Build a One-vs-all ROC curve (not cross validated)

To build a ROC curve we need to binarize the variable and run the classifier as one class vs. all others

In [31]:
y_bin = label_binarize(y,classes=[0,1,2])
n_classes = y_bin.shape[1]
In [32]:
X_train, X_test, y_train, y_test = train_test_split(X.values, y_bin, test_size=.3)
In [33]:
clf1 = OneVsRestClassifier(RandomForestClassifier(n_estimators=50))
y_score = clf1.fit(X_train, y_train).predict_proba(X_test)
/usr/local/lib/python3.4/site-packages/sklearn/utils/__init__.py:93: DeprecationWarning: Function multilabel_ is deprecated; Attribute multilabel_ is deprecated and will be removed in 0.17. Use 'y_type_.startswith('multilabel')' instead
  warnings.warn(msg, category=DeprecationWarning)

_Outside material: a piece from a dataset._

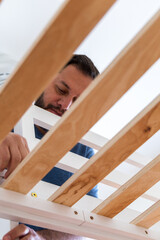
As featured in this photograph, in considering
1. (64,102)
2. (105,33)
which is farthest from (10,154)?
(105,33)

The probabilities of each class are now in a numpy array where each row corresponds to sample and each column to the label in question (CD, NM or UC). Let's take a pick at the first 10:

In [34]:
y_score[:10,:]
Out[34]:
array([[ 0.48,  0.1 ,  0.34],
       [ 0.56,  0.08,  0.56],
       [ 0.02,  0.74,  0.14],
       [ 0.32,  0.16,  0.58],
       [ 0.16,  0.4 ,  0.58],
       [ 0.28,  0.02,  0.76],
       [ 0.34,  0.42,  0.34],
       [ 0.48,  0.06,  0.58],
       [ 0.3 ,  0.08,  0.48],
       [ 0.28,  0.64,  0.2 ]])
In [35]:
# Compute ROC curve and ROC area for each class
fpr = dict()
tpr = dict()
roc_auc = dict()
for i in range(n_classes):
    fpr[i], tpr[i], _ = roc_curve(y_test[:, i], y_score[:, i])
    roc_auc[i] = roc_auc_score(y_test[:,i], y_score[:,i],average="micro")
In [36]:
# Plot of a ROC curve for a specific class
plt.figure()
plt.plot(fpr[2], tpr[2], label='ROC curve (area = %0.2f)' % roc_auc[2])
plt.plot([0, 1], [0, 1], 'k--')
plt.xlim([0.0, 1.0])
plt.ylim([0.0, 1.05])
plt.xlabel('False Positive Rate')
plt.ylabel('True Positive Rate')
plt.title('ROC - UC vs all')
plt.legend(loc="lower right")
plt.show()
In [37]:
# Plot ROC curves all together now
plt.figure()

for i in range(n_classes):
    plt.plot(fpr[i], tpr[i], label='ROC curve {0} (area = {1:0.2f})'
                                   ''.format(le.inverse_transform(i), roc_auc[i]))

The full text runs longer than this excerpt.